Looking more closely at restricted access to confidential data, the panel offers five recommendations on research data centers, remote access, and licensing agreements:
for the Census Bureau, broadening interpretation of the criteria for access to data, maintaining a continuous cycle for reviewing research proposals, and taking account of prior scientific review of those proposals in order to facilitate and speed researcher access;
research by statistical and other agencies that sponsor data collection on cost-effective means of providing secure access through remote data access mechanisms, with the aim of increasing the availability of remote access to confidential data;
the use of licensing agreements by statistical and other agencies (that do not now have them) for access to confidential data, and expanding the data files for which a license may be obtained;
development of flexible, consistent standards for licensing agreements and implementation procedures by statistical agencies, with the involvement of data users; and
inclusion of auditing procedures and appropriate legal penalties in licensing agreements, for the willful misuse of confidential data, in order to balance expanded access with appropriate confidentiality safeguards.
People’s perceptions of benefits and trust that they will not be harmed as a result of the information they provide are crucial to their cooperation
with data collection efforts. The panel offers two recommendations on this topic:
provision by data collection agencies of basic information about confidentiality and data access to everyone asked to participate in statistical surveys; and
continuing research on the views of data providers and the public about research benefits and risks.
Because the panel believes that laws and enforcement alone are inadequate for protecting confidential data, it offers four recommendations on training, monitoring, and education to complement legal, administrative, and technical protections. The first two are directed to data collection agencies:
providing employees with continually updated written guidelines for confidentiality protection of individually identifiable data and training in confidentiality practices and data management; and
ongoing research into violations of confidentiality protection procedures and breaches of confidentiality that may occur, as well as the causes and consequences of those breaches.

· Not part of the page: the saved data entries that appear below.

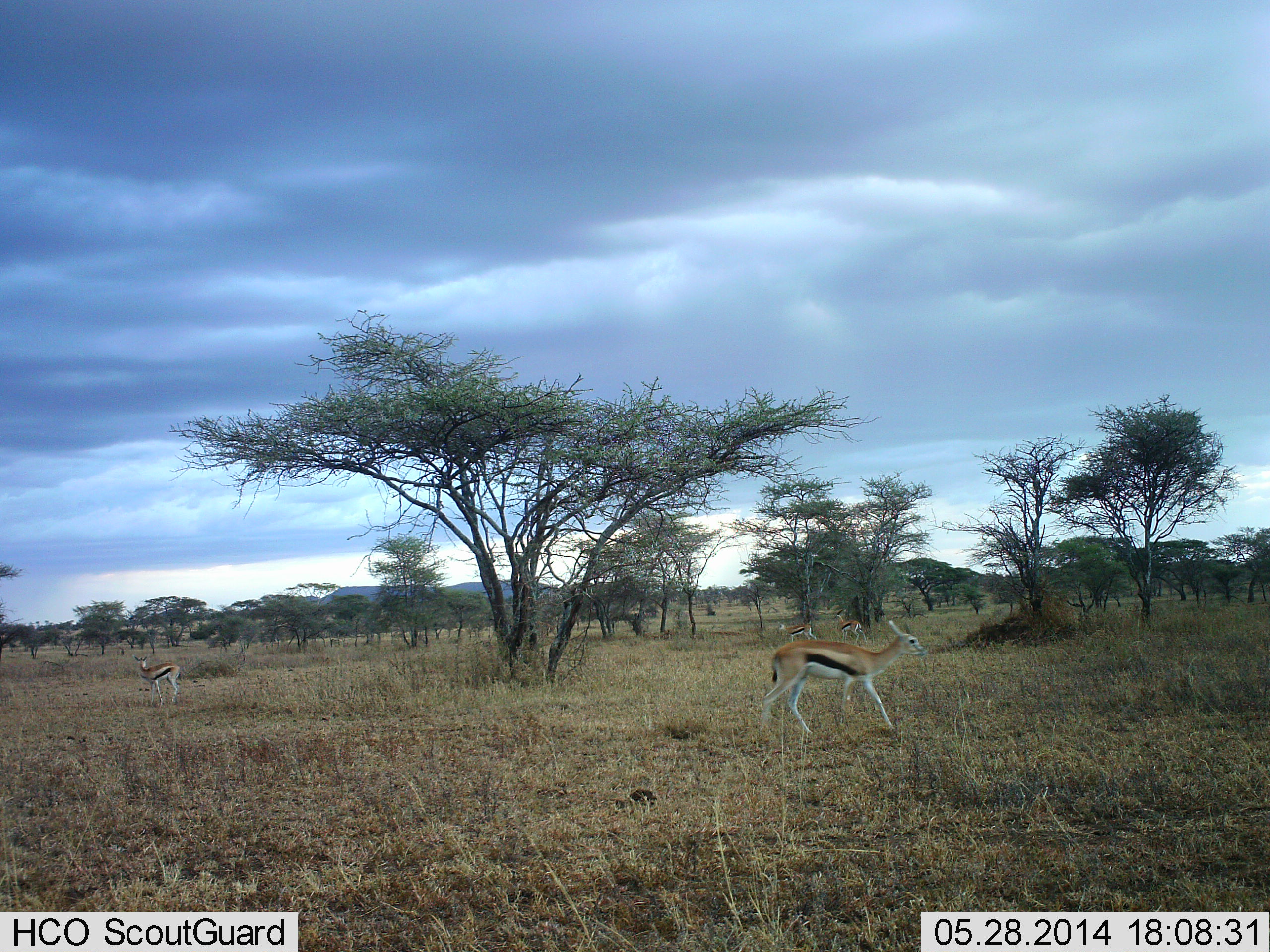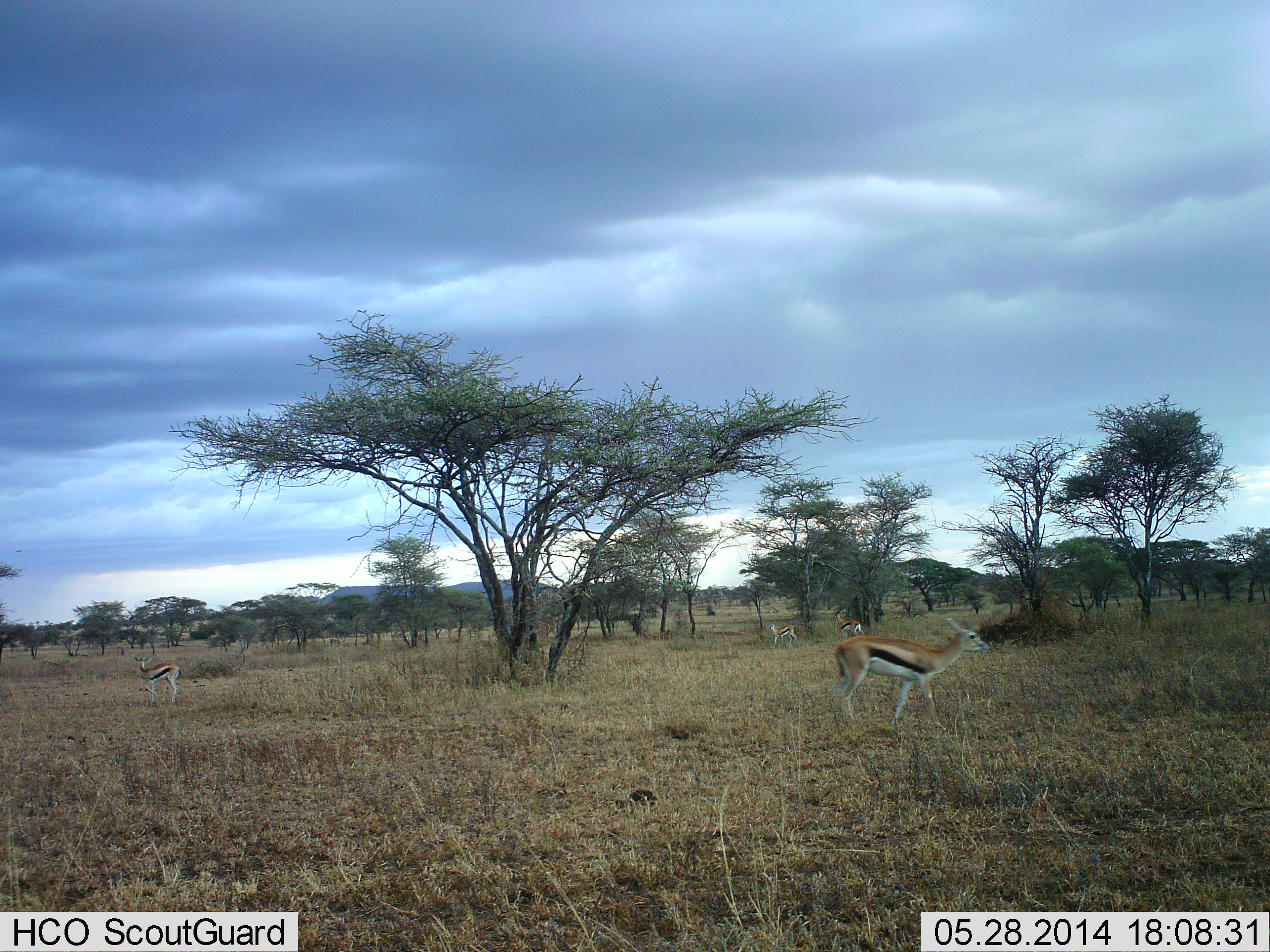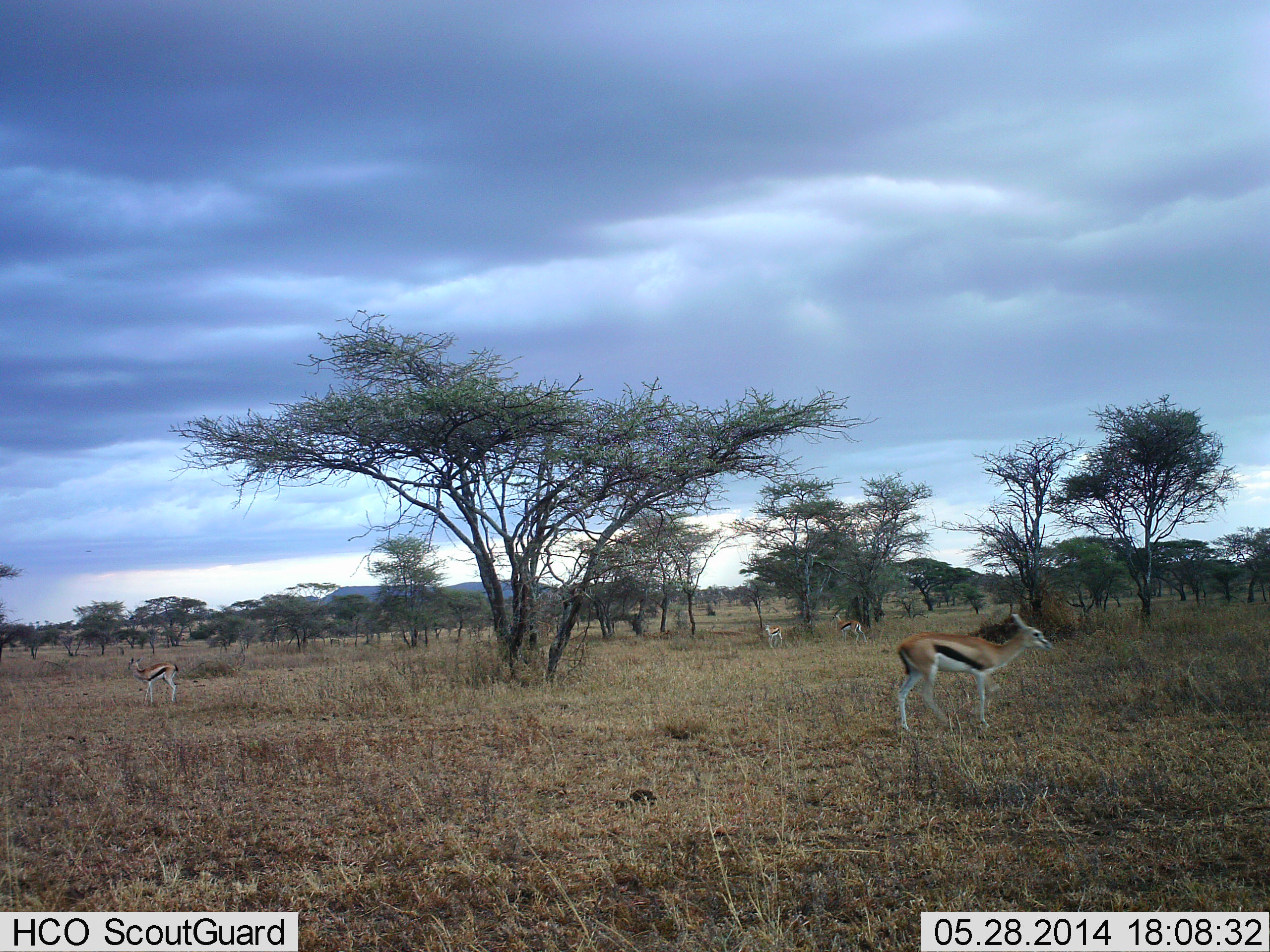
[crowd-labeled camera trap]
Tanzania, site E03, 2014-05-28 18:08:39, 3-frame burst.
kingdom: Animalia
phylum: Chordata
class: Mammalia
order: Artiodactyla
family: Bovidae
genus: Eudorcas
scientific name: Eudorcas thomsonii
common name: thomson's gazelle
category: gazellethomsons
Gazellethomsons (thomson's gazelle) (Eudorcas thomsonii), count 4. Behavior (volunteer vote fractions): standing 90%, resting 0%, moving 90%, interacting 0%. Young present (vote fraction): 0%. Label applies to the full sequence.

The second two are directed at educational and professional organizations, which are an important source for the development of professional norms and ethical standards:
training in ethical issues related to research for all those involved in the design, collection, analysis, and distribution of data obtained under pledges of confidentiality; and
development of strong codes of ethical conduct to protect the confidentiality of personal data and education about those codes.
The panel is confident that, taken together, these recommendations can improve access to and use of data for research and so improve the quality and relevance of those data for social science research and public policy, while providing appropriate protection for the confidentiality of identifiable data.